Figure 3.

Both hepCLiPs and bilCLiPs exhibit BEC-like phenotypes under 2D culture, while they become more hepatocyte-like under the 3D culture

(A) Schematic of strategy to establish hepCLiPs and bilCLiPs.

(B) Heatmap of hepatic and BEC markers as assessed by qRT-PCR with clonal hepCLiPs (n = 23), bilCLiPs (n = 11), fresh hepatocytes (n = 6), and fresh BECs (n = 5).

(C) Schematic of 3D culture-based hepatic induction of hepCLiPs and bilCLiPs. Images obtained for one of the hepCLiP clones are shown as a representative example. Scale bars: 100 μm.

(D) Gene set enrichment analysis (GSEA) comparing hepCLiPs cultured under 2D and 3D conditions using sets of hepatocyte-enriched genes (n = 3,432) compared with BECs and BEC-enriched genes (n = 2,048) compared with hepatocytes (Merrell et al., 2021) (n = 3 hepCLiP clones established from two donors; n = 3 bilCLiP clones established from one donor).

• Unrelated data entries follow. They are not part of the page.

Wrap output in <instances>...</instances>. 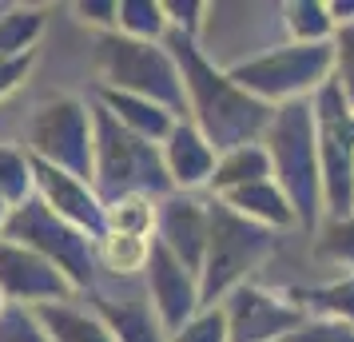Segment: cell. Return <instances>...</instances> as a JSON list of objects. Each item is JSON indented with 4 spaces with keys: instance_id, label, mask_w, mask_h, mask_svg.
<instances>
[{
    "instance_id": "obj_1",
    "label": "cell",
    "mask_w": 354,
    "mask_h": 342,
    "mask_svg": "<svg viewBox=\"0 0 354 342\" xmlns=\"http://www.w3.org/2000/svg\"><path fill=\"white\" fill-rule=\"evenodd\" d=\"M163 44L171 48V56H176V64H179V76H183L187 120L207 135V144L219 155L231 151V147L259 144L274 115L271 104H263L251 92H243L239 84L227 76V68L203 52L199 40L167 32Z\"/></svg>"
},
{
    "instance_id": "obj_2",
    "label": "cell",
    "mask_w": 354,
    "mask_h": 342,
    "mask_svg": "<svg viewBox=\"0 0 354 342\" xmlns=\"http://www.w3.org/2000/svg\"><path fill=\"white\" fill-rule=\"evenodd\" d=\"M263 147L271 155V180L283 187L290 207L299 215V227H322V167H319V124L310 99H295L274 108L271 124L263 131Z\"/></svg>"
},
{
    "instance_id": "obj_3",
    "label": "cell",
    "mask_w": 354,
    "mask_h": 342,
    "mask_svg": "<svg viewBox=\"0 0 354 342\" xmlns=\"http://www.w3.org/2000/svg\"><path fill=\"white\" fill-rule=\"evenodd\" d=\"M92 68L100 76V88L151 99L171 115L187 120L183 76L167 44H144L120 32H100L92 36Z\"/></svg>"
},
{
    "instance_id": "obj_4",
    "label": "cell",
    "mask_w": 354,
    "mask_h": 342,
    "mask_svg": "<svg viewBox=\"0 0 354 342\" xmlns=\"http://www.w3.org/2000/svg\"><path fill=\"white\" fill-rule=\"evenodd\" d=\"M92 120H96V151H92V187L104 203L124 196H151L167 199L176 187L167 180L160 144L128 131L92 99Z\"/></svg>"
},
{
    "instance_id": "obj_5",
    "label": "cell",
    "mask_w": 354,
    "mask_h": 342,
    "mask_svg": "<svg viewBox=\"0 0 354 342\" xmlns=\"http://www.w3.org/2000/svg\"><path fill=\"white\" fill-rule=\"evenodd\" d=\"M335 72V48L330 44H271L247 60H231L227 76L255 99L283 108L295 99H315L322 84H330Z\"/></svg>"
},
{
    "instance_id": "obj_6",
    "label": "cell",
    "mask_w": 354,
    "mask_h": 342,
    "mask_svg": "<svg viewBox=\"0 0 354 342\" xmlns=\"http://www.w3.org/2000/svg\"><path fill=\"white\" fill-rule=\"evenodd\" d=\"M274 247H279V231L259 227L211 196V235L199 267L203 307H219L235 287L251 283V275L274 255Z\"/></svg>"
},
{
    "instance_id": "obj_7",
    "label": "cell",
    "mask_w": 354,
    "mask_h": 342,
    "mask_svg": "<svg viewBox=\"0 0 354 342\" xmlns=\"http://www.w3.org/2000/svg\"><path fill=\"white\" fill-rule=\"evenodd\" d=\"M4 239L28 247V251H36V255H44V259L76 287L80 298L100 287L96 239H88L84 231L68 227L64 219H56L40 199H28V203L12 207L8 223H4Z\"/></svg>"
},
{
    "instance_id": "obj_8",
    "label": "cell",
    "mask_w": 354,
    "mask_h": 342,
    "mask_svg": "<svg viewBox=\"0 0 354 342\" xmlns=\"http://www.w3.org/2000/svg\"><path fill=\"white\" fill-rule=\"evenodd\" d=\"M28 155L48 163L56 171H68L76 180L92 183V151H96V120L92 99L56 96L40 104L28 120Z\"/></svg>"
},
{
    "instance_id": "obj_9",
    "label": "cell",
    "mask_w": 354,
    "mask_h": 342,
    "mask_svg": "<svg viewBox=\"0 0 354 342\" xmlns=\"http://www.w3.org/2000/svg\"><path fill=\"white\" fill-rule=\"evenodd\" d=\"M310 108L319 124L322 211L326 219H346L354 215V112L346 108L335 80L315 92Z\"/></svg>"
},
{
    "instance_id": "obj_10",
    "label": "cell",
    "mask_w": 354,
    "mask_h": 342,
    "mask_svg": "<svg viewBox=\"0 0 354 342\" xmlns=\"http://www.w3.org/2000/svg\"><path fill=\"white\" fill-rule=\"evenodd\" d=\"M231 342H283L306 323V310L290 294L267 291L259 283H243L223 303Z\"/></svg>"
},
{
    "instance_id": "obj_11",
    "label": "cell",
    "mask_w": 354,
    "mask_h": 342,
    "mask_svg": "<svg viewBox=\"0 0 354 342\" xmlns=\"http://www.w3.org/2000/svg\"><path fill=\"white\" fill-rule=\"evenodd\" d=\"M0 294H4L8 307H28V310L80 298L76 287L44 255H36L20 243H8V239H0Z\"/></svg>"
},
{
    "instance_id": "obj_12",
    "label": "cell",
    "mask_w": 354,
    "mask_h": 342,
    "mask_svg": "<svg viewBox=\"0 0 354 342\" xmlns=\"http://www.w3.org/2000/svg\"><path fill=\"white\" fill-rule=\"evenodd\" d=\"M211 235V196H192V191H171L160 199V219H156V243L176 255L187 271L199 275L203 255H207Z\"/></svg>"
},
{
    "instance_id": "obj_13",
    "label": "cell",
    "mask_w": 354,
    "mask_h": 342,
    "mask_svg": "<svg viewBox=\"0 0 354 342\" xmlns=\"http://www.w3.org/2000/svg\"><path fill=\"white\" fill-rule=\"evenodd\" d=\"M36 199L56 219H64L68 227L84 231L88 239H104L108 235V203L100 199V191L88 180L56 171L48 163H36Z\"/></svg>"
},
{
    "instance_id": "obj_14",
    "label": "cell",
    "mask_w": 354,
    "mask_h": 342,
    "mask_svg": "<svg viewBox=\"0 0 354 342\" xmlns=\"http://www.w3.org/2000/svg\"><path fill=\"white\" fill-rule=\"evenodd\" d=\"M144 294L151 310L160 314V323L167 326V334H176L195 310H203L199 275L187 271L176 255H167L160 243H151V263L144 271Z\"/></svg>"
},
{
    "instance_id": "obj_15",
    "label": "cell",
    "mask_w": 354,
    "mask_h": 342,
    "mask_svg": "<svg viewBox=\"0 0 354 342\" xmlns=\"http://www.w3.org/2000/svg\"><path fill=\"white\" fill-rule=\"evenodd\" d=\"M84 303L100 314V323L112 330L115 342H171L167 326L160 323V314L147 303L144 283L131 291H108L100 283L92 294H84Z\"/></svg>"
},
{
    "instance_id": "obj_16",
    "label": "cell",
    "mask_w": 354,
    "mask_h": 342,
    "mask_svg": "<svg viewBox=\"0 0 354 342\" xmlns=\"http://www.w3.org/2000/svg\"><path fill=\"white\" fill-rule=\"evenodd\" d=\"M163 151V167H167V180L176 191H192V196H207L211 175H215V163L219 151L207 144V135L195 128L192 120H179L171 135L160 144Z\"/></svg>"
},
{
    "instance_id": "obj_17",
    "label": "cell",
    "mask_w": 354,
    "mask_h": 342,
    "mask_svg": "<svg viewBox=\"0 0 354 342\" xmlns=\"http://www.w3.org/2000/svg\"><path fill=\"white\" fill-rule=\"evenodd\" d=\"M219 203H227L235 215L251 219L259 227L267 231H287V227H299V215L290 207V199L283 196V187L274 180H259V183H247V187H235L227 196H215Z\"/></svg>"
},
{
    "instance_id": "obj_18",
    "label": "cell",
    "mask_w": 354,
    "mask_h": 342,
    "mask_svg": "<svg viewBox=\"0 0 354 342\" xmlns=\"http://www.w3.org/2000/svg\"><path fill=\"white\" fill-rule=\"evenodd\" d=\"M104 108V112L112 115L115 124H124L128 131L136 135H144L151 144H163L171 128L179 124V115H171L167 108L160 104H151V99H140V96H128V92H112V88H96V96H92Z\"/></svg>"
},
{
    "instance_id": "obj_19",
    "label": "cell",
    "mask_w": 354,
    "mask_h": 342,
    "mask_svg": "<svg viewBox=\"0 0 354 342\" xmlns=\"http://www.w3.org/2000/svg\"><path fill=\"white\" fill-rule=\"evenodd\" d=\"M40 323L52 334V342H115L112 330L100 323V314L84 298H72V303H52V307H40Z\"/></svg>"
},
{
    "instance_id": "obj_20",
    "label": "cell",
    "mask_w": 354,
    "mask_h": 342,
    "mask_svg": "<svg viewBox=\"0 0 354 342\" xmlns=\"http://www.w3.org/2000/svg\"><path fill=\"white\" fill-rule=\"evenodd\" d=\"M48 28V12L36 4H4L0 12V64L36 56V44Z\"/></svg>"
},
{
    "instance_id": "obj_21",
    "label": "cell",
    "mask_w": 354,
    "mask_h": 342,
    "mask_svg": "<svg viewBox=\"0 0 354 342\" xmlns=\"http://www.w3.org/2000/svg\"><path fill=\"white\" fill-rule=\"evenodd\" d=\"M259 180H271V155H267L263 140H259V144L231 147V151L219 155L207 196H227V191L247 187V183H259Z\"/></svg>"
},
{
    "instance_id": "obj_22",
    "label": "cell",
    "mask_w": 354,
    "mask_h": 342,
    "mask_svg": "<svg viewBox=\"0 0 354 342\" xmlns=\"http://www.w3.org/2000/svg\"><path fill=\"white\" fill-rule=\"evenodd\" d=\"M96 263L100 275L115 278V283H144V271L151 263V239H131V235H115L108 231L104 239H96Z\"/></svg>"
},
{
    "instance_id": "obj_23",
    "label": "cell",
    "mask_w": 354,
    "mask_h": 342,
    "mask_svg": "<svg viewBox=\"0 0 354 342\" xmlns=\"http://www.w3.org/2000/svg\"><path fill=\"white\" fill-rule=\"evenodd\" d=\"M279 24H283L290 44H330L338 32L326 0H287V4H279Z\"/></svg>"
},
{
    "instance_id": "obj_24",
    "label": "cell",
    "mask_w": 354,
    "mask_h": 342,
    "mask_svg": "<svg viewBox=\"0 0 354 342\" xmlns=\"http://www.w3.org/2000/svg\"><path fill=\"white\" fill-rule=\"evenodd\" d=\"M310 319H338V323L354 326V271L351 275H335L330 283H315V287H295L287 291Z\"/></svg>"
},
{
    "instance_id": "obj_25",
    "label": "cell",
    "mask_w": 354,
    "mask_h": 342,
    "mask_svg": "<svg viewBox=\"0 0 354 342\" xmlns=\"http://www.w3.org/2000/svg\"><path fill=\"white\" fill-rule=\"evenodd\" d=\"M115 32L131 36V40H144V44H163L167 32H171L163 0H120Z\"/></svg>"
},
{
    "instance_id": "obj_26",
    "label": "cell",
    "mask_w": 354,
    "mask_h": 342,
    "mask_svg": "<svg viewBox=\"0 0 354 342\" xmlns=\"http://www.w3.org/2000/svg\"><path fill=\"white\" fill-rule=\"evenodd\" d=\"M0 199L8 207L36 199V163L28 155V147L0 144Z\"/></svg>"
},
{
    "instance_id": "obj_27",
    "label": "cell",
    "mask_w": 354,
    "mask_h": 342,
    "mask_svg": "<svg viewBox=\"0 0 354 342\" xmlns=\"http://www.w3.org/2000/svg\"><path fill=\"white\" fill-rule=\"evenodd\" d=\"M156 219H160V199L151 196H124L108 203V231H115V235L156 243Z\"/></svg>"
},
{
    "instance_id": "obj_28",
    "label": "cell",
    "mask_w": 354,
    "mask_h": 342,
    "mask_svg": "<svg viewBox=\"0 0 354 342\" xmlns=\"http://www.w3.org/2000/svg\"><path fill=\"white\" fill-rule=\"evenodd\" d=\"M315 259L338 271H354V215L346 219H322V227L315 231Z\"/></svg>"
},
{
    "instance_id": "obj_29",
    "label": "cell",
    "mask_w": 354,
    "mask_h": 342,
    "mask_svg": "<svg viewBox=\"0 0 354 342\" xmlns=\"http://www.w3.org/2000/svg\"><path fill=\"white\" fill-rule=\"evenodd\" d=\"M171 342H231V330H227V314L223 307H203L195 310L187 323L179 326Z\"/></svg>"
},
{
    "instance_id": "obj_30",
    "label": "cell",
    "mask_w": 354,
    "mask_h": 342,
    "mask_svg": "<svg viewBox=\"0 0 354 342\" xmlns=\"http://www.w3.org/2000/svg\"><path fill=\"white\" fill-rule=\"evenodd\" d=\"M163 8H167L171 32L203 44V28H207V20H211V4H203V0H163Z\"/></svg>"
},
{
    "instance_id": "obj_31",
    "label": "cell",
    "mask_w": 354,
    "mask_h": 342,
    "mask_svg": "<svg viewBox=\"0 0 354 342\" xmlns=\"http://www.w3.org/2000/svg\"><path fill=\"white\" fill-rule=\"evenodd\" d=\"M0 342H52L40 314L28 307H8L0 314Z\"/></svg>"
},
{
    "instance_id": "obj_32",
    "label": "cell",
    "mask_w": 354,
    "mask_h": 342,
    "mask_svg": "<svg viewBox=\"0 0 354 342\" xmlns=\"http://www.w3.org/2000/svg\"><path fill=\"white\" fill-rule=\"evenodd\" d=\"M330 48H335V72H330V80L342 92L346 108L354 112V24L351 28H338L335 40H330Z\"/></svg>"
},
{
    "instance_id": "obj_33",
    "label": "cell",
    "mask_w": 354,
    "mask_h": 342,
    "mask_svg": "<svg viewBox=\"0 0 354 342\" xmlns=\"http://www.w3.org/2000/svg\"><path fill=\"white\" fill-rule=\"evenodd\" d=\"M283 342H354V326L338 323V319H310L306 314V323Z\"/></svg>"
},
{
    "instance_id": "obj_34",
    "label": "cell",
    "mask_w": 354,
    "mask_h": 342,
    "mask_svg": "<svg viewBox=\"0 0 354 342\" xmlns=\"http://www.w3.org/2000/svg\"><path fill=\"white\" fill-rule=\"evenodd\" d=\"M72 12L80 24L92 28V36L100 32H115V12H120V0H80L72 4Z\"/></svg>"
},
{
    "instance_id": "obj_35",
    "label": "cell",
    "mask_w": 354,
    "mask_h": 342,
    "mask_svg": "<svg viewBox=\"0 0 354 342\" xmlns=\"http://www.w3.org/2000/svg\"><path fill=\"white\" fill-rule=\"evenodd\" d=\"M32 64H36V56H24V60H8V64H0V99L12 96L20 84L28 80Z\"/></svg>"
},
{
    "instance_id": "obj_36",
    "label": "cell",
    "mask_w": 354,
    "mask_h": 342,
    "mask_svg": "<svg viewBox=\"0 0 354 342\" xmlns=\"http://www.w3.org/2000/svg\"><path fill=\"white\" fill-rule=\"evenodd\" d=\"M330 4V20L335 28H351L354 24V0H326Z\"/></svg>"
},
{
    "instance_id": "obj_37",
    "label": "cell",
    "mask_w": 354,
    "mask_h": 342,
    "mask_svg": "<svg viewBox=\"0 0 354 342\" xmlns=\"http://www.w3.org/2000/svg\"><path fill=\"white\" fill-rule=\"evenodd\" d=\"M8 215H12V207L0 199V239H4V223H8Z\"/></svg>"
},
{
    "instance_id": "obj_38",
    "label": "cell",
    "mask_w": 354,
    "mask_h": 342,
    "mask_svg": "<svg viewBox=\"0 0 354 342\" xmlns=\"http://www.w3.org/2000/svg\"><path fill=\"white\" fill-rule=\"evenodd\" d=\"M4 310H8V303H4V294H0V314H4Z\"/></svg>"
},
{
    "instance_id": "obj_39",
    "label": "cell",
    "mask_w": 354,
    "mask_h": 342,
    "mask_svg": "<svg viewBox=\"0 0 354 342\" xmlns=\"http://www.w3.org/2000/svg\"><path fill=\"white\" fill-rule=\"evenodd\" d=\"M0 12H4V4H0Z\"/></svg>"
}]
</instances>
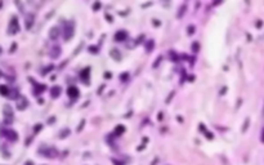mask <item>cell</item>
<instances>
[{
    "label": "cell",
    "instance_id": "2",
    "mask_svg": "<svg viewBox=\"0 0 264 165\" xmlns=\"http://www.w3.org/2000/svg\"><path fill=\"white\" fill-rule=\"evenodd\" d=\"M39 152L43 154L44 156H47V157H53V156L56 155V150L50 148V147H41V148L39 150Z\"/></svg>",
    "mask_w": 264,
    "mask_h": 165
},
{
    "label": "cell",
    "instance_id": "7",
    "mask_svg": "<svg viewBox=\"0 0 264 165\" xmlns=\"http://www.w3.org/2000/svg\"><path fill=\"white\" fill-rule=\"evenodd\" d=\"M49 36L50 39H53V40H56L57 38H58V29H52V31H50V34H49Z\"/></svg>",
    "mask_w": 264,
    "mask_h": 165
},
{
    "label": "cell",
    "instance_id": "4",
    "mask_svg": "<svg viewBox=\"0 0 264 165\" xmlns=\"http://www.w3.org/2000/svg\"><path fill=\"white\" fill-rule=\"evenodd\" d=\"M17 107H18V110H25L26 107H27V100L23 98V97H19L18 103H17Z\"/></svg>",
    "mask_w": 264,
    "mask_h": 165
},
{
    "label": "cell",
    "instance_id": "1",
    "mask_svg": "<svg viewBox=\"0 0 264 165\" xmlns=\"http://www.w3.org/2000/svg\"><path fill=\"white\" fill-rule=\"evenodd\" d=\"M12 120H13V111H12V107L9 104H5L4 106V121H5V124H10Z\"/></svg>",
    "mask_w": 264,
    "mask_h": 165
},
{
    "label": "cell",
    "instance_id": "9",
    "mask_svg": "<svg viewBox=\"0 0 264 165\" xmlns=\"http://www.w3.org/2000/svg\"><path fill=\"white\" fill-rule=\"evenodd\" d=\"M59 93H61V88H59V86H54V88H52V95H53V97H58Z\"/></svg>",
    "mask_w": 264,
    "mask_h": 165
},
{
    "label": "cell",
    "instance_id": "13",
    "mask_svg": "<svg viewBox=\"0 0 264 165\" xmlns=\"http://www.w3.org/2000/svg\"><path fill=\"white\" fill-rule=\"evenodd\" d=\"M262 142H264V129H263V133H262Z\"/></svg>",
    "mask_w": 264,
    "mask_h": 165
},
{
    "label": "cell",
    "instance_id": "10",
    "mask_svg": "<svg viewBox=\"0 0 264 165\" xmlns=\"http://www.w3.org/2000/svg\"><path fill=\"white\" fill-rule=\"evenodd\" d=\"M32 19H34V16L30 14V16L27 17V21H26V27H27V29H30L32 26Z\"/></svg>",
    "mask_w": 264,
    "mask_h": 165
},
{
    "label": "cell",
    "instance_id": "5",
    "mask_svg": "<svg viewBox=\"0 0 264 165\" xmlns=\"http://www.w3.org/2000/svg\"><path fill=\"white\" fill-rule=\"evenodd\" d=\"M1 133H5L4 136L7 137V138H9L10 141H17V133L16 132H13V130H8V132H1Z\"/></svg>",
    "mask_w": 264,
    "mask_h": 165
},
{
    "label": "cell",
    "instance_id": "3",
    "mask_svg": "<svg viewBox=\"0 0 264 165\" xmlns=\"http://www.w3.org/2000/svg\"><path fill=\"white\" fill-rule=\"evenodd\" d=\"M18 30H19L18 21H17L16 17H13L10 21V25H9V32L10 34H16V32H18Z\"/></svg>",
    "mask_w": 264,
    "mask_h": 165
},
{
    "label": "cell",
    "instance_id": "8",
    "mask_svg": "<svg viewBox=\"0 0 264 165\" xmlns=\"http://www.w3.org/2000/svg\"><path fill=\"white\" fill-rule=\"evenodd\" d=\"M116 40H124L125 38H126V34L125 32H122V31H119L117 34H116Z\"/></svg>",
    "mask_w": 264,
    "mask_h": 165
},
{
    "label": "cell",
    "instance_id": "6",
    "mask_svg": "<svg viewBox=\"0 0 264 165\" xmlns=\"http://www.w3.org/2000/svg\"><path fill=\"white\" fill-rule=\"evenodd\" d=\"M9 93V89H8V86H5V85H0V94L1 95H9L8 94Z\"/></svg>",
    "mask_w": 264,
    "mask_h": 165
},
{
    "label": "cell",
    "instance_id": "14",
    "mask_svg": "<svg viewBox=\"0 0 264 165\" xmlns=\"http://www.w3.org/2000/svg\"><path fill=\"white\" fill-rule=\"evenodd\" d=\"M25 165H32V163H31V161H27V163H26Z\"/></svg>",
    "mask_w": 264,
    "mask_h": 165
},
{
    "label": "cell",
    "instance_id": "12",
    "mask_svg": "<svg viewBox=\"0 0 264 165\" xmlns=\"http://www.w3.org/2000/svg\"><path fill=\"white\" fill-rule=\"evenodd\" d=\"M58 50H59V48H58V47H54V48H53V49H52V52H54V53L52 54V57H54V58H56V57H58Z\"/></svg>",
    "mask_w": 264,
    "mask_h": 165
},
{
    "label": "cell",
    "instance_id": "11",
    "mask_svg": "<svg viewBox=\"0 0 264 165\" xmlns=\"http://www.w3.org/2000/svg\"><path fill=\"white\" fill-rule=\"evenodd\" d=\"M68 94H70V95H72V97H77V89L75 88V86H72V88H70V89H68Z\"/></svg>",
    "mask_w": 264,
    "mask_h": 165
}]
</instances>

(E) PCA mapping of hepCLiPs and bilCLiPs cultured in 2D and 3D (n = 3) along with in vivo reprogrammed cells (n = 3). In vivo samples were harvested from normal mouse livers and those under hepatobiliary reprogramming induced by challenging the mice with 0.1% 3,5-diethoxycarbonyl-1,4-dihydrocollidine (DDC). For in vivo reprogramming experiments, the cells were harvested by FACS.

(F) Heatmap of hepatic (n = 3,432) and BEC (n = 2,048) marker genes as assessed by RNA-seq with clonal hepCLiPs (n = 3 clones from two donors) and bilCLiPs (n = 3 clones from one donor) along with DDC-induced in vivo reprogrammed cells (n = 3).